Compressing
To create an index use the command compress_inverted_index
. The
available index types are listed in index_types.hpp
.
For example, to create an index using the optimal partitioning algorithm, using the test collection, execute the command:
$ ./bin/compress_inverted_index -t opt \
-c ../test/test_data/test_collection \
-o test_collection.index.opt \
--check
where test/test_data/test_collection
is the basename of the
collection, that is the name without the .{docs,freqs,sizes}
extensions, and test_collection.index.opt
is the filename of the
output index. --check
will trigger a verification step to check the
correctness of the index.
Compression Algorithms
Binary Interpolative Coding
Binary Interpolative Coding (BIC) directly encodes a monotonically increasing sequence. At each step of this recursive algorithm, the middle element m is encoded by a number m − l − p, where l is the lowest value and p is the position of m in the currently encoded sequence. Then we recursively encode the values to the left and right of m. BIC encodings are very space-efficient, particularly on clustered data; however, decoding is relatively slow.

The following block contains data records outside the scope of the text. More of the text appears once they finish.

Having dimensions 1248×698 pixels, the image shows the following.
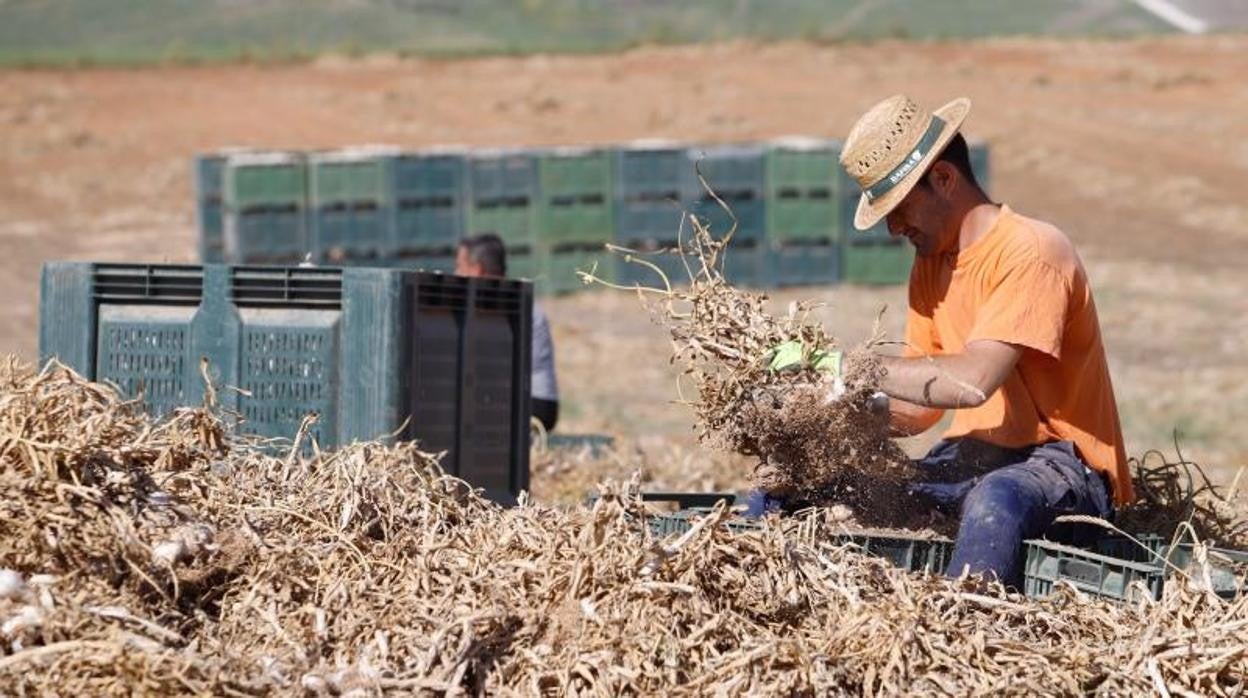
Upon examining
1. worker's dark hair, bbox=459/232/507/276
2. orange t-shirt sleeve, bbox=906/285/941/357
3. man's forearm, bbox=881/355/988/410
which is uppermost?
worker's dark hair, bbox=459/232/507/276

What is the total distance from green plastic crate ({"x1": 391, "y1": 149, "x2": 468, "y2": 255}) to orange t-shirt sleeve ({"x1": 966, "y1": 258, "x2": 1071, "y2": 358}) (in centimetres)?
1569

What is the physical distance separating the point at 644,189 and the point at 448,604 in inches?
704

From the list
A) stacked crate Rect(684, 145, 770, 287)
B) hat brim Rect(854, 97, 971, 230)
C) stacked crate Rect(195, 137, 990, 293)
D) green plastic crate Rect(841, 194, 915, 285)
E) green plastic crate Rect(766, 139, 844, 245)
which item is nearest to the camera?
hat brim Rect(854, 97, 971, 230)

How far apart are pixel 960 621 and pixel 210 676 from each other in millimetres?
1690

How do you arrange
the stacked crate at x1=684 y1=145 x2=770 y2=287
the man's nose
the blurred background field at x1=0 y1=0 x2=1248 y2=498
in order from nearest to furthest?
the man's nose, the blurred background field at x1=0 y1=0 x2=1248 y2=498, the stacked crate at x1=684 y1=145 x2=770 y2=287

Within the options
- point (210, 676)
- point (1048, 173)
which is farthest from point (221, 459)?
point (1048, 173)

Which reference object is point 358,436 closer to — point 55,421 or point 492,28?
point 55,421

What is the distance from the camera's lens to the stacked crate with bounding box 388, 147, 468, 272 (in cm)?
2102

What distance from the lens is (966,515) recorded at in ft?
17.5

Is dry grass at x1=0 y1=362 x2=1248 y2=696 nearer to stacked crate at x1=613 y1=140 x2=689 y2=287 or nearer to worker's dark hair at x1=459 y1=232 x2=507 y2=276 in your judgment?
worker's dark hair at x1=459 y1=232 x2=507 y2=276

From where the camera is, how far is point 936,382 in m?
5.43

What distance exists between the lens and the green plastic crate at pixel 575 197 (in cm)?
2198

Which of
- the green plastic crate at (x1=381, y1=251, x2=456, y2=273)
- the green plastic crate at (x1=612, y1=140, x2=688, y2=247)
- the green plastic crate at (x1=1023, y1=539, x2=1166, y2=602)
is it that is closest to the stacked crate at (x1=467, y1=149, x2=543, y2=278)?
the green plastic crate at (x1=381, y1=251, x2=456, y2=273)

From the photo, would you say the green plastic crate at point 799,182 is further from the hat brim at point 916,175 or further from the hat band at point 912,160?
the hat band at point 912,160
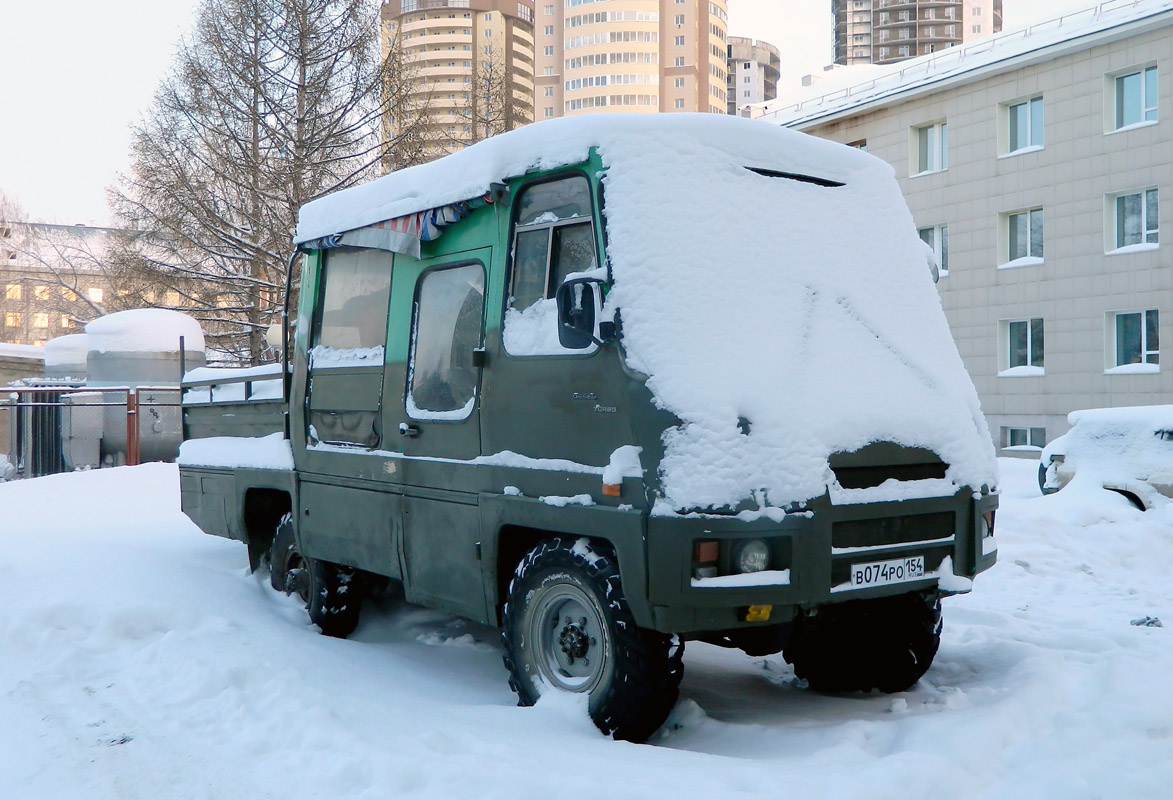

To compress an index using BIC use the index type block_interpolative
.
Alistair Moffat, Lang Stuiver: Binary Interpolative Coding for Effective Index Compression. Inf. Retr. 3(1): 25-47 (2000)
Elias-Fano
Given a monotonically increasing integer sequence S of size n, such that \(S_{n-1} < u\), we can encode it in binary using \(\lceil\log u\rceil\) bits. Elias-Fano coding splits each number into two parts, a low part consisting of \(l = \lceil\log \frac{u}{n}\rceil\) right-most bits, and a high part consisting of the remaining \(\lceil\log u\rceil - l\) left-most bits. The low parts are explicitly written in binary for all numbers, in a single stream of bits. The high parts are compressed by writing, in negative-unary form, the gaps between the high parts of consecutive numbers.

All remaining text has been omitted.